Source rows:
(begin)

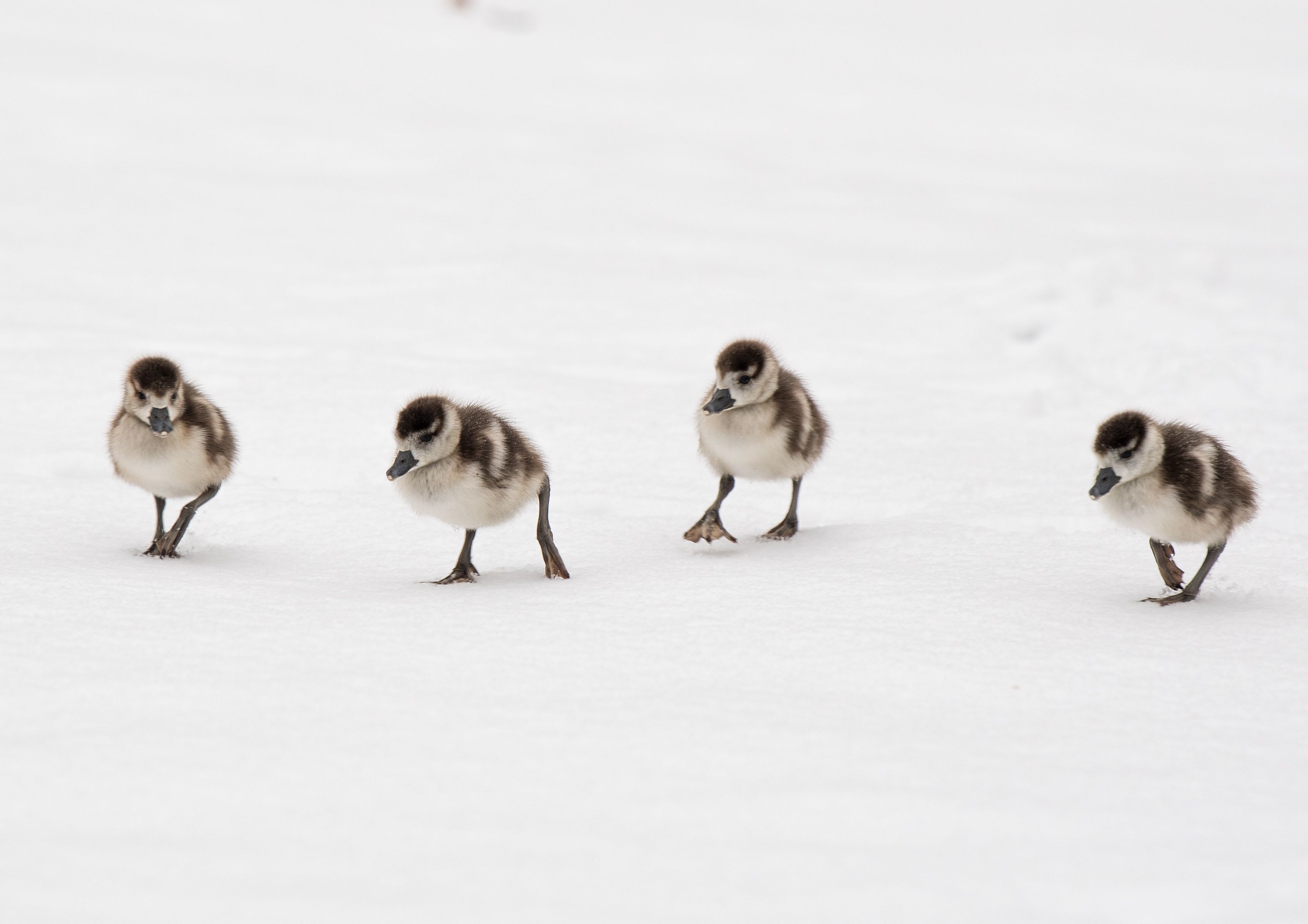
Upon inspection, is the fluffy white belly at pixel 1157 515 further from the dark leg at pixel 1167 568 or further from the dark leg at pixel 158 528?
the dark leg at pixel 158 528

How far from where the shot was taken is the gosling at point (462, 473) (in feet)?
16.1

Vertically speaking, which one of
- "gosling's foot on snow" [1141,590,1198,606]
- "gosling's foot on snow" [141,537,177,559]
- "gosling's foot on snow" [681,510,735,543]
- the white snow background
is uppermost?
the white snow background

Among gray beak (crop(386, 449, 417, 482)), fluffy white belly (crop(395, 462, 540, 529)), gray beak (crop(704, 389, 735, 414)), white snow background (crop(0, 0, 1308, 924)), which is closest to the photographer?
white snow background (crop(0, 0, 1308, 924))

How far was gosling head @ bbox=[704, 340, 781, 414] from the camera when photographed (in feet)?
18.1

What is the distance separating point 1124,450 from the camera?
15.3ft

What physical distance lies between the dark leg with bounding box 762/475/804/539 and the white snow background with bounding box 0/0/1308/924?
113 mm

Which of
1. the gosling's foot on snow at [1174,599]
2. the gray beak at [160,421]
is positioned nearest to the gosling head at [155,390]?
the gray beak at [160,421]

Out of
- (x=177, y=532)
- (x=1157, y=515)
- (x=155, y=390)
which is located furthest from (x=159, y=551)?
(x=1157, y=515)

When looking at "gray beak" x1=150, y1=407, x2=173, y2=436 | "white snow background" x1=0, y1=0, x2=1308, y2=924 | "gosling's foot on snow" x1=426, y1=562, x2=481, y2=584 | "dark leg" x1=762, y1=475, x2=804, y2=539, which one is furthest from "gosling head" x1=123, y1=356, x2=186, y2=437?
"dark leg" x1=762, y1=475, x2=804, y2=539

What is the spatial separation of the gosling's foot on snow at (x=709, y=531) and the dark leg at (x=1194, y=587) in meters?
1.72

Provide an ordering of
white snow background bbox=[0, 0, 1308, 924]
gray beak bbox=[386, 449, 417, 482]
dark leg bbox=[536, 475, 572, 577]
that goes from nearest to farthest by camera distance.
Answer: white snow background bbox=[0, 0, 1308, 924], gray beak bbox=[386, 449, 417, 482], dark leg bbox=[536, 475, 572, 577]

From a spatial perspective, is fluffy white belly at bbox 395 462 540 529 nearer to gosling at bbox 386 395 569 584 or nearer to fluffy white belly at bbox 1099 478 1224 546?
gosling at bbox 386 395 569 584

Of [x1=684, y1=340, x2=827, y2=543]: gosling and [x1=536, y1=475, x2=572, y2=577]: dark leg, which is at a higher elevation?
[x1=684, y1=340, x2=827, y2=543]: gosling

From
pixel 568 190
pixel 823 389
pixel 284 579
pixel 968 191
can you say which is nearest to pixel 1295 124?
pixel 968 191
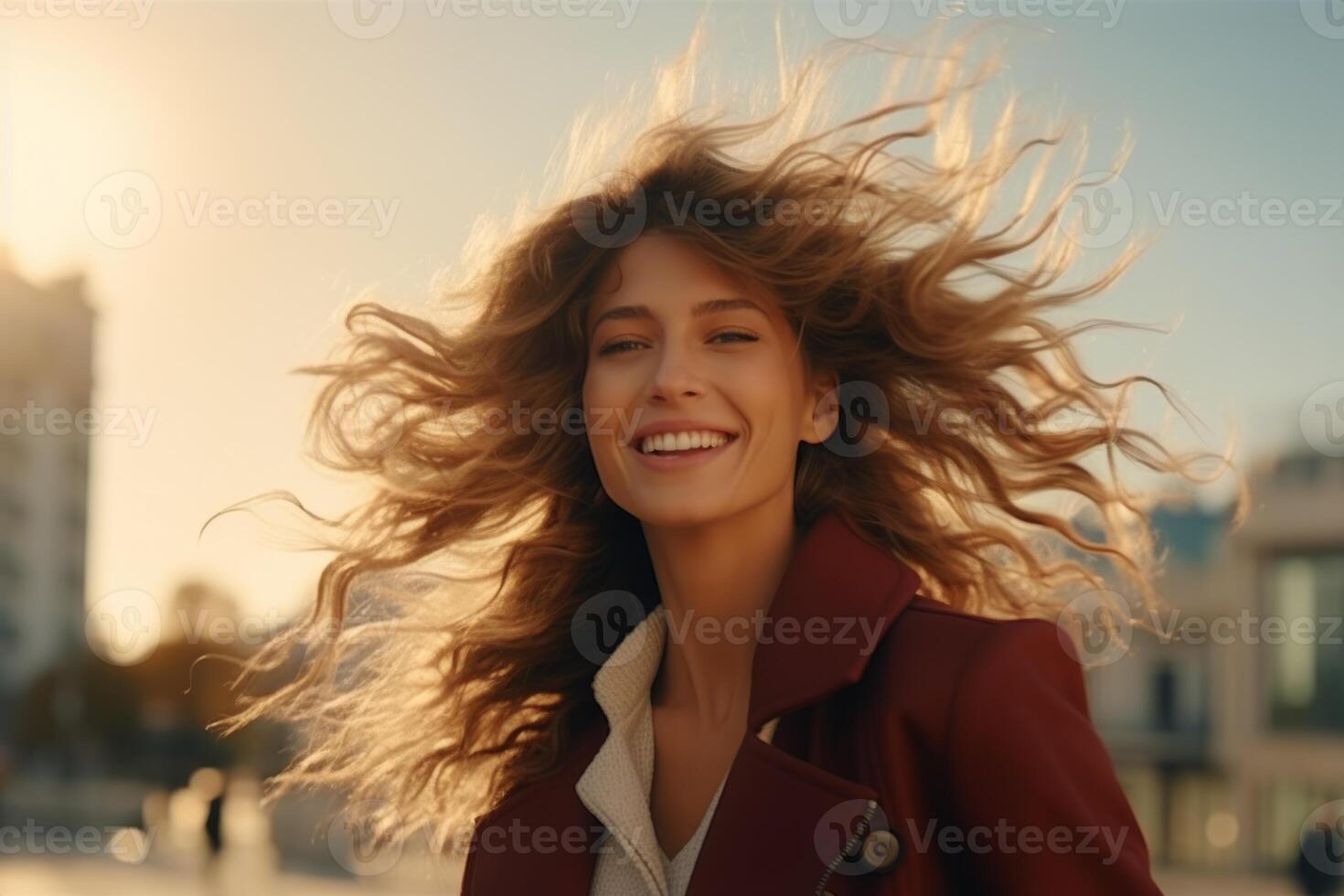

(end)

- [REQUEST]:
Swap "gosling's foot on snow" for "gosling foot on snow" throughout the rows above and reproduce them with everything else unchanged. Omit the pictures.

- [TASK RESULT]:
Upon inspection, is the fluffy white belly at pixel 1157 515 further from the dark leg at pixel 1167 568 or further from the dark leg at pixel 158 528?
the dark leg at pixel 158 528

How far from where the shot was taken is the gosling at point (462, 473) (in feet)?
16.1

Vertically speaking, which one of
- "gosling foot on snow" [1141,590,1198,606]
- "gosling foot on snow" [141,537,177,559]
- "gosling foot on snow" [681,510,735,543]
- the white snow background
is uppermost?
the white snow background

Among gray beak (crop(386, 449, 417, 482)), fluffy white belly (crop(395, 462, 540, 529)), gray beak (crop(704, 389, 735, 414)), white snow background (crop(0, 0, 1308, 924)), which is closest to the photographer?
white snow background (crop(0, 0, 1308, 924))

How far was gosling head @ bbox=[704, 340, 781, 414] from the camera when photographed (in feet)?
18.1

What is the distance separating point 1124,450 from the camera?
15.3ft

What physical distance lies between the dark leg with bounding box 762/475/804/539 and the white snow background with bounding box 0/0/1308/924?
113 mm

Which of
1. the gosling foot on snow at [1174,599]
2. the gray beak at [160,421]
is positioned nearest to the gosling head at [155,390]?
the gray beak at [160,421]

Out of
- (x=177, y=532)
- (x=1157, y=515)
- (x=155, y=390)
which is located furthest from (x=159, y=551)?
(x=1157, y=515)

When looking at "gray beak" x1=150, y1=407, x2=173, y2=436 | "white snow background" x1=0, y1=0, x2=1308, y2=924 | "gosling foot on snow" x1=426, y1=562, x2=481, y2=584 | "dark leg" x1=762, y1=475, x2=804, y2=539, which one is furthest from "gosling head" x1=123, y1=356, x2=186, y2=437?
"dark leg" x1=762, y1=475, x2=804, y2=539

What is the spatial separation of the gosling foot on snow at (x=709, y=531) and the dark leg at (x=1194, y=587) in meters?
1.72

Provide an ordering of
white snow background bbox=[0, 0, 1308, 924]
gray beak bbox=[386, 449, 417, 482]
dark leg bbox=[536, 475, 572, 577]
that goes from nearest to farthest by camera distance.
Answer: white snow background bbox=[0, 0, 1308, 924], gray beak bbox=[386, 449, 417, 482], dark leg bbox=[536, 475, 572, 577]

From a spatial perspective, is fluffy white belly at bbox 395 462 540 529 nearer to gosling at bbox 386 395 569 584 or nearer to fluffy white belly at bbox 1099 478 1224 546?
gosling at bbox 386 395 569 584

Of [x1=684, y1=340, x2=827, y2=543]: gosling and [x1=536, y1=475, x2=572, y2=577]: dark leg, which is at a higher elevation?
[x1=684, y1=340, x2=827, y2=543]: gosling

From
pixel 568 190
pixel 823 389
pixel 284 579
pixel 968 191
can you say which is nearest to pixel 1295 124?
pixel 968 191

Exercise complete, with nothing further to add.